Direction- Unlike No Smoking, where he was accused of being too obtuse for Indian audiences, AK makes it a point to keep Dev.D’s characters as humane as possible without compromising on his bigger statements on pseudo morality and crippling social mores. In the end, Dev.D is loads of fun (with references galore to SRK’s Devdas) but is still executed with amazing maturity and existential insight. AK makes it a point to pay his tributes but still dance with the devil while he’s tipping his hat and spinning on the dance floor. It’s a helluva romp to be able to pull through successfully, especially in the light of the baggage attached to its precedents and the dark clouds of doubt that were hanging over AK’s head after Paanch, Black Friday and No Smoking.

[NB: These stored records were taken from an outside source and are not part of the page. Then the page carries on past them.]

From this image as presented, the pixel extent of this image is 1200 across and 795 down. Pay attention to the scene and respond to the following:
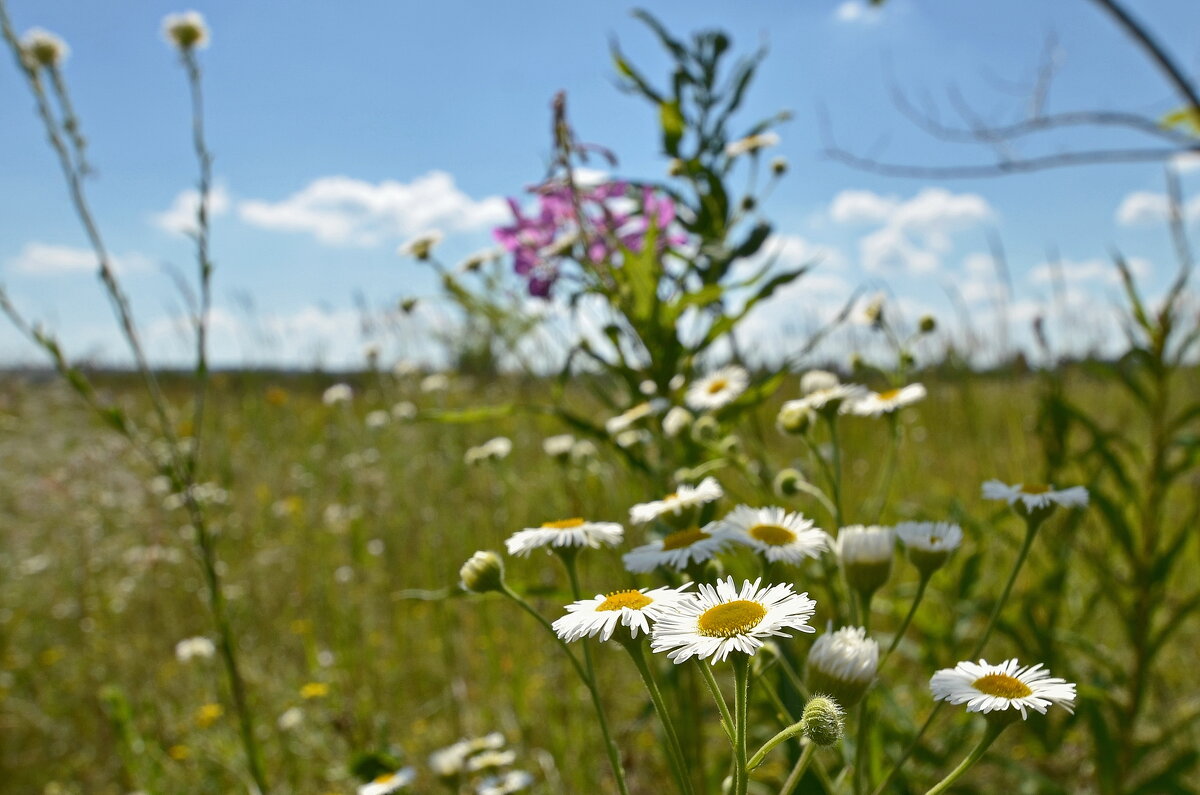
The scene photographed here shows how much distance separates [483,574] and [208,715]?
61.4 inches

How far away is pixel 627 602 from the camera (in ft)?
1.70

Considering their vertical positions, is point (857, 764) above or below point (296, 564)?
above

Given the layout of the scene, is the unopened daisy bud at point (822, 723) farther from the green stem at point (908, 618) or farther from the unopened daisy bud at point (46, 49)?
the unopened daisy bud at point (46, 49)

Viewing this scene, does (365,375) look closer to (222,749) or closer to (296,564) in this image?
(296,564)

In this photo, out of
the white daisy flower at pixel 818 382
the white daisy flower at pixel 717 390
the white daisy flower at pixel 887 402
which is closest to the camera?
the white daisy flower at pixel 887 402

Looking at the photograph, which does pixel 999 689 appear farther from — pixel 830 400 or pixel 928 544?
pixel 830 400

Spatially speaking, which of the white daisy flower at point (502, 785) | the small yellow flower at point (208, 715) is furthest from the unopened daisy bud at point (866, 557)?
the small yellow flower at point (208, 715)

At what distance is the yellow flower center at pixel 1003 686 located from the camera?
496 millimetres

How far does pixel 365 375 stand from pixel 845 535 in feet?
11.5

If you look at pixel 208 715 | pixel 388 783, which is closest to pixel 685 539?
pixel 388 783

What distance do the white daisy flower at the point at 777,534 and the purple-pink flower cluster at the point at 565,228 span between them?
0.56 meters

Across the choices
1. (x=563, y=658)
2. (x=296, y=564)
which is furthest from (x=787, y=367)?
(x=296, y=564)

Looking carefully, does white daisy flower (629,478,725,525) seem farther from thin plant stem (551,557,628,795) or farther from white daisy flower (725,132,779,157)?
white daisy flower (725,132,779,157)

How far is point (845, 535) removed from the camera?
24.3 inches
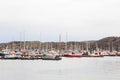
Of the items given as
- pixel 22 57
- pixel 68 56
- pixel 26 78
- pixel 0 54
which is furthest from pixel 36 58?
pixel 26 78

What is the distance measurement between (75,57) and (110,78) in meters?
128

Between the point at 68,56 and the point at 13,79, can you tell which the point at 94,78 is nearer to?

Dev. D’s other interesting bits and pieces-
Nugget one- The Twilight Players are the trio that breaks into groovy open-hand dances under frosty blue neon lights of an underground drug joint in Delhi. As Dev.D sinks deeper into his hallucinations, they reappear with their gravity-defying gyrations in the songs Nayan tarse and Pardesi, lending the moments their psychedelic stupor. These super smooth guys are a group of three brothers from London, who are currently visiting their ancestral home in Phagwara, Punjab, and basking in the success of Dev.D. Christened Gurpal Singh Phgura, Amrik Singh Phgura and Sukjeevan Singh Phgura, the three now prefer their “trade” names — Sinbad, Ammo and Jimmy. A smart move given that their clients are often some big international names—they’ve performed with Michael Jackson, Madonna and Kylie Minogue. “Our style is inspired by a number of dance forms and is always about attitude, never just dance,” says Sinbad, 42, the oldest, in a heavy Brit-American accent.
Nugget two-When she takes refuge at her Grandmother’s place, Chanda keeps reading a book called Contempt by Alberto Moravia. The namesake movie is an all time art-house classic and the overriding themes of the Italian author’s books being-Moral aridity, the hypocrisy of contemporary life, and the substantial incapability of people finding happiness in traditional ways such as love and marriage.(source Wikipedia)
Watch it and you may discover more!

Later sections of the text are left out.